Step 2: Calculating Dense Rank and Row Number
df2_ranked = df2.withColumn("maintenance_cost_rank", F.dense_rank().over(cost_window)) \
.withColumn("rn", F.row_number().over(date_window))
We apply F.dense_rank() over the cost window to rank the maintenance events by price (1 being the most expensive). We use a dense rank so that identical costs share the exact same rank without skipping numbers (e.g., Rank 1, 1, 2). We simultaneously apply F.row_number() over the date window to assign a chronological index to the events (1 being the newest).
Step 3: Isolating the Latest Record
df2_latest = df2_ranked.filter(F.col("rn") == 1)

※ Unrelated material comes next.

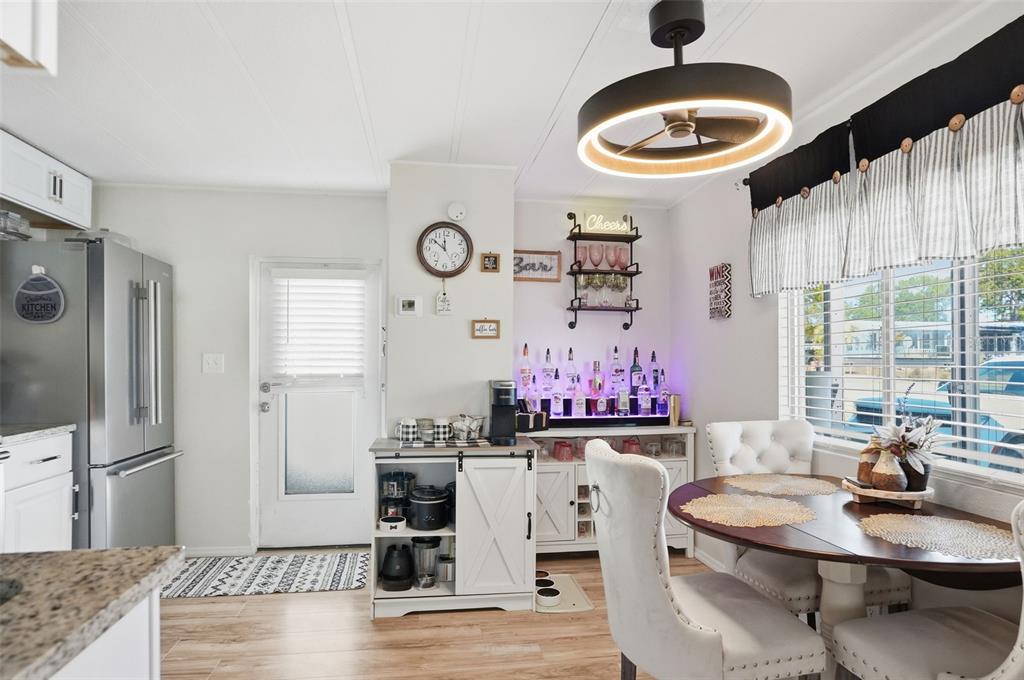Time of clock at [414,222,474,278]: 11:51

By filtering for rn == 1, we drop all historical maintenance records, keeping only the single newest log per piece of equipment. Because we already calculated the cost rank in the previous step, that ranking safely survives this filter!
Step 4: Inner Join with Equipment Metadata
result_df = df1.join(df2_latest, on="equipment_id", how="inner")

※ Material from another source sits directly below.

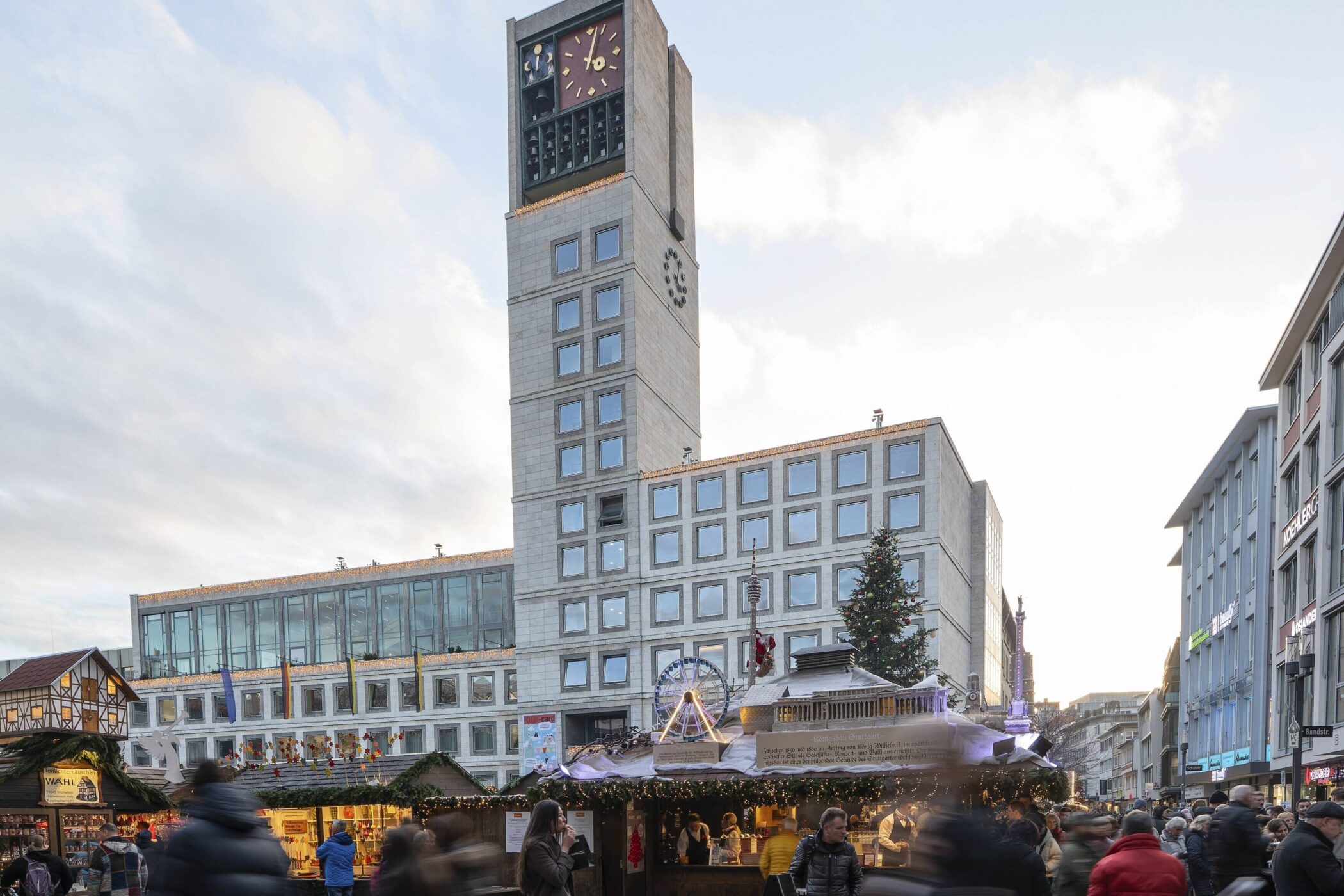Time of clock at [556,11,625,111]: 4:02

The prompt specifically states: "Ensure that the output only contains the equipment that has at least one maintenance record in df2". An inner join perfectly satisfies this. If an item in df1 has never been serviced, it won't exist in df2_latest, and the inner join will naturally drop it from the final report.
Step 5: Formatting and Sorting the Output
result_df = result_df.select(
"equipment_id",
"equipment_name",
"purchase_date",
F.col("maintenance_date").alias("latest_maintenance_date"),
"maintenance_cost_rank"
).orderBy("equipment_id")
Finally, we use a .select() statement to arrange the columns. We grab the maintenance_date column originating from df2 and rename it to latest_maintenance_date using .alias(). This ensures the final DataFrame exactly matches the requested output structure. We chain .orderBy("equipment_id") to finish the job by organizing the report deterministically.